On Thu, 2011-05-05 at 07:47 -0400, Jeff Layton wrote:
> On Wed, 04 May 2011 11:35:34 -0400
> Trond Myklebust <Trond.Myklebust@xxxxxxxxxx> wrote:
> 
> > On Wed, 2011-05-04 at 11:20 -0400, Andy Adamson wrote:
> > > On May 4, 2011, at 11:08 AM, Jeff Layton wrote:
> > > 
> > > > On Mon,  2 May 2011 21:40:08 -0400
> > > > andros@xxxxxxxxxx wrote:
> > > > 
> > > >> +	if (!test_and_clear_bit(XPRT_WRITE_SPACE, &xprt->state))
> > > >> +		return;
> > > > 
> > > > Also, I'm not sure that a single bit really conveys enough information
> > > > for this.
> > > > 
> > > > IIUC, sk_write_space gets called when a packet is TCP ACK'ed. It seems
> > > > possible that we would sometimes have buffer space available to queue
> > > > the packet without sk_write_space being called. With this, we'll
> > > > basically be serializing all dynamic slot allocations behind the
> > > > sk_write_space callbacks.
> > > 
> > > Which I thought was OK given that the TCP window takes a while to stabilize.
> > > 
> > > > 
> > > > Consider the case of many small TCP frames being sent after a large one
> > > > just got ACK'ed. Only one would be allowed to be sent, even though
> > > > there might be enough send buffer space to allow for more.
> > > > 
> > > > Would it instead make more sense to base this on the amount of space
> > > > available in the actual socket rather than this bit?
> > > 
> > > So at each write_space, potentially allocate more than one rpc_slot as opposed
> > > to allocating one rpc_slot and waiting for the next write_space?
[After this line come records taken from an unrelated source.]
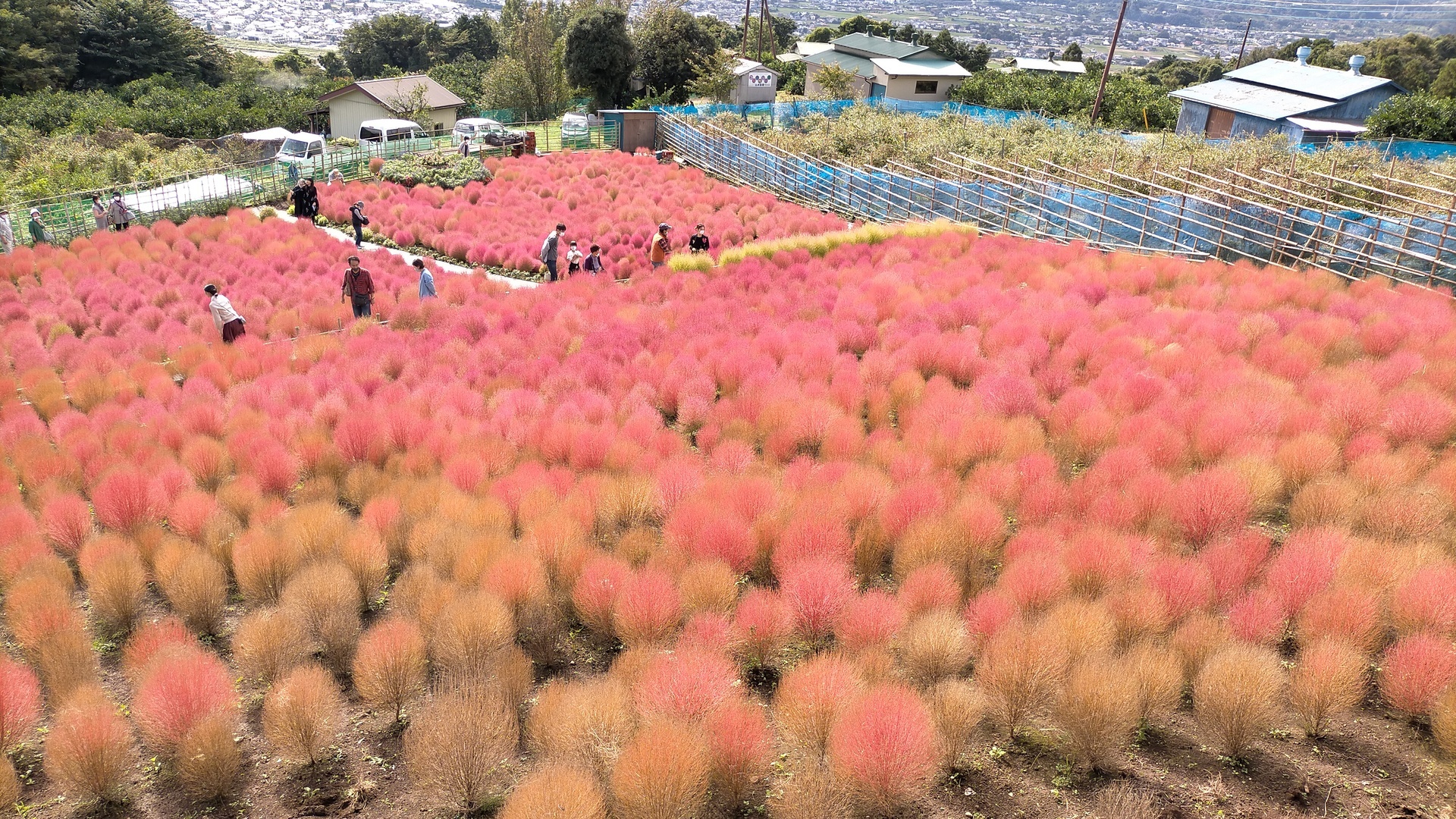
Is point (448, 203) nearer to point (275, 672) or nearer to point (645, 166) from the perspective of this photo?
point (645, 166)

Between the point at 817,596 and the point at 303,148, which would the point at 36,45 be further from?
the point at 817,596

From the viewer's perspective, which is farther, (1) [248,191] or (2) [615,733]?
(1) [248,191]

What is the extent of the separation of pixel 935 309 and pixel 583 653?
325 inches

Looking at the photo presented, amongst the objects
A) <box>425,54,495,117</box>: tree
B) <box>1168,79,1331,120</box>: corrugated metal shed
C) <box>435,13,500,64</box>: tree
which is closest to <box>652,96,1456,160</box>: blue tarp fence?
<box>1168,79,1331,120</box>: corrugated metal shed

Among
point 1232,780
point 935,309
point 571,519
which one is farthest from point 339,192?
point 1232,780

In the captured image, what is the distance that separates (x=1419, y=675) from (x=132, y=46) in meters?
67.8

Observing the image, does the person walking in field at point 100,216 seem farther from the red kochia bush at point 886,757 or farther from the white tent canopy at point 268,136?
the red kochia bush at point 886,757

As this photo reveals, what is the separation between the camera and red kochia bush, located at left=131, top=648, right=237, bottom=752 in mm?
4914

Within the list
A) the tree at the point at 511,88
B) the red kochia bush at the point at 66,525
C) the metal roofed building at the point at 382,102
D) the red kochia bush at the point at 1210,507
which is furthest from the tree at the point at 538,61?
the red kochia bush at the point at 1210,507

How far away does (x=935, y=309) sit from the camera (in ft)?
41.0

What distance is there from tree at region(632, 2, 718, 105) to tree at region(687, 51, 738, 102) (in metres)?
1.99

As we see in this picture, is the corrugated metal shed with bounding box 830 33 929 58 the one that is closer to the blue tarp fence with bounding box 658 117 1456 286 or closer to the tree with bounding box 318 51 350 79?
the blue tarp fence with bounding box 658 117 1456 286

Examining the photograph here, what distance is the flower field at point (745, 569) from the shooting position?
4.77 metres

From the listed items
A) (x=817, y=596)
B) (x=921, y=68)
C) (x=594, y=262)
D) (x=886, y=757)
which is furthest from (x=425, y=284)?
(x=921, y=68)
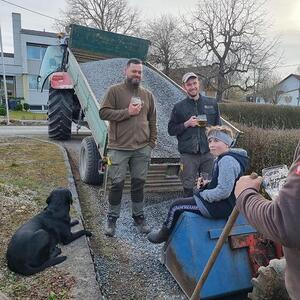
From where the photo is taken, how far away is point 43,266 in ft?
10.6

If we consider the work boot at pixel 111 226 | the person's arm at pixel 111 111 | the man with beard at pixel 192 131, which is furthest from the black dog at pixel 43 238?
the man with beard at pixel 192 131

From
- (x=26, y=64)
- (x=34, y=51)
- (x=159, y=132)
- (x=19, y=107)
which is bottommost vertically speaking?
(x=19, y=107)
I could look at this
> > > with the 10G testiing.
> > 
> > Why? You can't send that data. Once you hit the write space limit, then
> > the socket remains blocked until you get the callback. It doesn't matter
> > how small the frame, you will not be allowed to send more data.
> > 
> > On the other hand, we do set the SOCK_NOSPACE bit, which means that the
> > socket layer will attempt to grow the TCP window even though we're not
> > actually putting more data into the socket.
> > 
> 
> I'm not sure I understand what you're suggesting here.
> 
> I guess my main point is that a single bit that we flip on in
> write_space and flip off when a slot is allocated doesn't carry enough
> info. That scheme will also be subject to subtle differences in timing.
> For instance...
> 
> Suppose a large number of TCP ACKs come in all at around the same time.
> write_space gets called a bunch of times in succession, so the bit gets
> "set" several times. Several queued tasks get woken up but only one can
> clear the bit so only one gets a slot.
> 
> However, if those acks come in with enough of a delay between them, then
> you can potentially get one slot allocated per write_space callback.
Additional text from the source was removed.